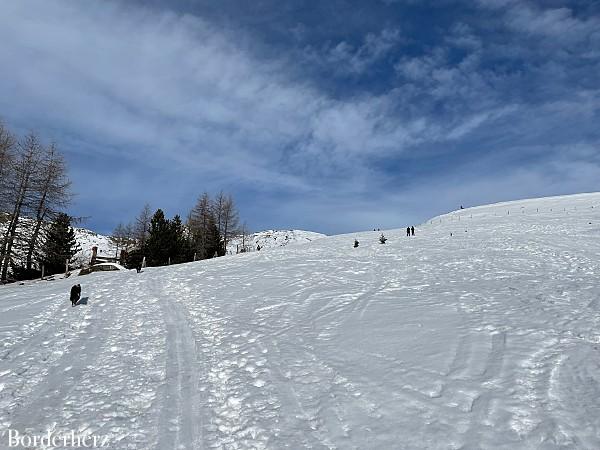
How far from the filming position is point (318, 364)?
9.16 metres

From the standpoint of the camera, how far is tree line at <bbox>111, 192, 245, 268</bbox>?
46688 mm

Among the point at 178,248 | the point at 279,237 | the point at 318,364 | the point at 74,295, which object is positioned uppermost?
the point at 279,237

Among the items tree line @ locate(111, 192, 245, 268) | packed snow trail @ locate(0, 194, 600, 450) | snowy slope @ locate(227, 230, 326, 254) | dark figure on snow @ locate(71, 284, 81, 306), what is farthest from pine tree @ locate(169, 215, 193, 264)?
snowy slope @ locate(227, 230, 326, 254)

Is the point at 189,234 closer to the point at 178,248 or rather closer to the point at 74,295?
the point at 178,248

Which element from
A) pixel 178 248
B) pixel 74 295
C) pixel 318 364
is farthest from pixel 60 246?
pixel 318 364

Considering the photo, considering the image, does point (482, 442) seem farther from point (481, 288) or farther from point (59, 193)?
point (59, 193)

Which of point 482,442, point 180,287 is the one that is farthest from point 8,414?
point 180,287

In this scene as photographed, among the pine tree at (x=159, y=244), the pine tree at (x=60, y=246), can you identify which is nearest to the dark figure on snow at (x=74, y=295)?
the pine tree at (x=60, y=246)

Exercise requirements = Please rewrite all the items above, renaming "dark figure on snow" to "dark shape on snow" everywhere and keeping everything else the same. Leave the pictures out.

Solved exercise =
How far from the filming position is point (318, 364)?
9.16 metres

From the standpoint of the camera, how far is tree line at <bbox>111, 192, 245, 268</bbox>?
46688 mm

Among the point at 178,248 | the point at 279,237 | the point at 318,364 | the point at 74,295, which object is positioned uppermost?
the point at 279,237

Among the items tree line @ locate(111, 192, 245, 268) | packed snow trail @ locate(0, 194, 600, 450) | snowy slope @ locate(227, 230, 326, 254) | dark shape on snow @ locate(71, 284, 81, 306), what is farthest from pine tree @ locate(169, 215, 193, 264)?
snowy slope @ locate(227, 230, 326, 254)

Is the point at 189,234 closer to the point at 178,248 or rather closer to the point at 74,295?
the point at 178,248

Which element from
A) pixel 178 248
B) pixel 74 295
C) pixel 318 364
is farthest from pixel 60 246?
pixel 318 364

Considering the photo, considering the image, does point (482, 442) seem farther from point (481, 288) or farther from point (59, 193)?
point (59, 193)

Which of point 482,442, point 180,287 is the one that is farthest from point 8,414?
point 180,287

In this scene as photographed, among the pine tree at (x=159, y=244), the pine tree at (x=60, y=246), can you identify which is nearest to the dark shape on snow at (x=74, y=295)?
the pine tree at (x=60, y=246)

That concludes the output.